§ Sağlanan Metin
________________________

Emsal Mahkeme Kararı Konya Bölge Adliye Mahkemesi 6. Hukuk Dairesi 2019/2113 E. 2019/989 K. 14.11.2019 T.

Görüntülediğiniz mahkeme kararı kesinleşmiş bir karardır.

T.C. KONYA BAM 6. HUKUK DAİRESİ
T.C.
KONYA
BÖLGE ADLİYE MAHKEMESİ
6. HUKUK DAİRESİ

DOSYA NO : …
KARAR NO : …

T Ü R K M İ L L E T İ A D I N A
İ S T İ N A F K A R A R I

BAŞKAN : … (…)
ÜYE : … (…)
ÜYE : … (…)
KATİP : … (…)

İNCELENEN KARARIN
MAHKEMESİ : KONYA ASLİYE … TİCARET MAHKEMESİ
ARA KARAR TARİHİ : …
NUMARASI : … Esas

DAVACI : … (T.C Kimlik No: …)
VEKİLİ : Av. …

DAVALI : … Sağlık A.Ş.

________________________

§ Yapılacak İş 1
Sağlanan metne göre aşağıdaki soruları yanıtlayın.
(a) Bölge adliye mahkemesinin kararı hangi tarihlidir?
(b) Görüntülenen mahkeme kararının durumu nasıl belirtiliyor?
(c) Dairenin verdiği kararın esas numarası nedir?
§ Yapılacak İş 2
Sağlanan metnin "BAŞKAN : … (…)" sözcüklerini içeren yerle açılıp "Kimlik No: …)" ile kapanan bölümünü hiç değiştirmeden yazın.
Listedeki bilgiler sağlanan metinle ilgili değildir.

§ Verilen Bilgiler
________________________

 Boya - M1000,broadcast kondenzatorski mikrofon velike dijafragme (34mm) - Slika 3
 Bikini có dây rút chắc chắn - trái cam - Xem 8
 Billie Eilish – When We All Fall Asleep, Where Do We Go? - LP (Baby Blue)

________________________

§ Yazılı Yanıt 1
(a) 14.11.2019
(b) Kesinleşmiş bir karar olduğu belirtiliyor.
(c) 2019/2113 E.

§ Yazılı Yanıt 2
BAŞKAN : … (…)
ÜYE : … (…)
ÜYE : … (…)
KATİP : … (…)

İNCELENEN KARARIN
MAHKEMESİ : KONYA ASLİYE … TİCARET MAHKEMESİ
ARA KARAR TARİHİ : …
NUMARASI : … Esas

DAVACI : … (T.C Kimlik No: …)